When Quantification Loses Its Meaning
Dyson vacuums display analytics now.
My first reaction to seeing this as a data enthusiast was, “Yay, data!” And then immediately after, “but… why?”
What am I supposed to do with this detailed information about the microns of dirt I am sucking up?
When we throw numbers out into the world — to our project stakeholders, to our users, to anyone — we want them to be meaningful. We want our analysis to drive change, empower our business, and create an impact.
So when does quantifying lose its meaning?
When there isn’t a clear message
Giving numbers and metrics to your audience without a message is like putting ingredients on the table when you were supposed to cook dinner.
Aside from the above dashboard not being the prettiest, a lot of information is thrown at the viewers. And what it needs is a message for the audience. While some reds and greens might indicate bad vs. good, it’s unclear what numbers are in the range of what we would expect, what numbers we should pay attention to, etc.
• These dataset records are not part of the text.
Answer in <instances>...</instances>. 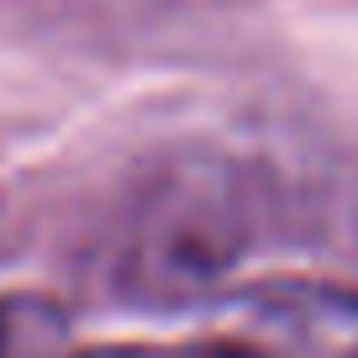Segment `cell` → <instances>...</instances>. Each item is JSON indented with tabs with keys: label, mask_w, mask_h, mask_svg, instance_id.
I'll return each instance as SVG.
<instances>
[{
	"label": "cell",
	"mask_w": 358,
	"mask_h": 358,
	"mask_svg": "<svg viewBox=\"0 0 358 358\" xmlns=\"http://www.w3.org/2000/svg\"><path fill=\"white\" fill-rule=\"evenodd\" d=\"M258 185L227 153H174L137 185L116 290L148 311H211L258 248Z\"/></svg>",
	"instance_id": "cell-1"
},
{
	"label": "cell",
	"mask_w": 358,
	"mask_h": 358,
	"mask_svg": "<svg viewBox=\"0 0 358 358\" xmlns=\"http://www.w3.org/2000/svg\"><path fill=\"white\" fill-rule=\"evenodd\" d=\"M74 358H190L185 348H95V353H74Z\"/></svg>",
	"instance_id": "cell-4"
},
{
	"label": "cell",
	"mask_w": 358,
	"mask_h": 358,
	"mask_svg": "<svg viewBox=\"0 0 358 358\" xmlns=\"http://www.w3.org/2000/svg\"><path fill=\"white\" fill-rule=\"evenodd\" d=\"M0 358H74V332L48 295H0Z\"/></svg>",
	"instance_id": "cell-3"
},
{
	"label": "cell",
	"mask_w": 358,
	"mask_h": 358,
	"mask_svg": "<svg viewBox=\"0 0 358 358\" xmlns=\"http://www.w3.org/2000/svg\"><path fill=\"white\" fill-rule=\"evenodd\" d=\"M190 358H358V295L322 280L237 285L211 306Z\"/></svg>",
	"instance_id": "cell-2"
}]
</instances>
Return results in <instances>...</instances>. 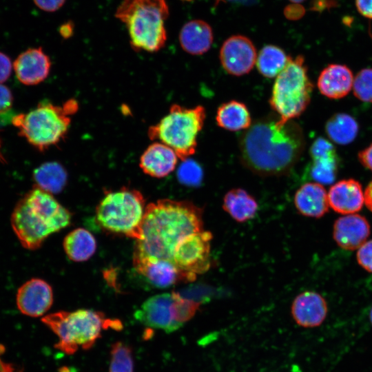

This dashboard is also trying to answer too many questions at once — it would be challenging to get any message across when using this many data points on different subjects.
When qualitative data provides insights
In the past, I thought that business decisions could only be justified if there was quantitative data behind them. Over the last year, I’ve seen more situations where qualitative data has made an impact.
Take, for example, comments on social media content for your product. You could take all the comments, analyze sentiment, and report on a positive sentiment score.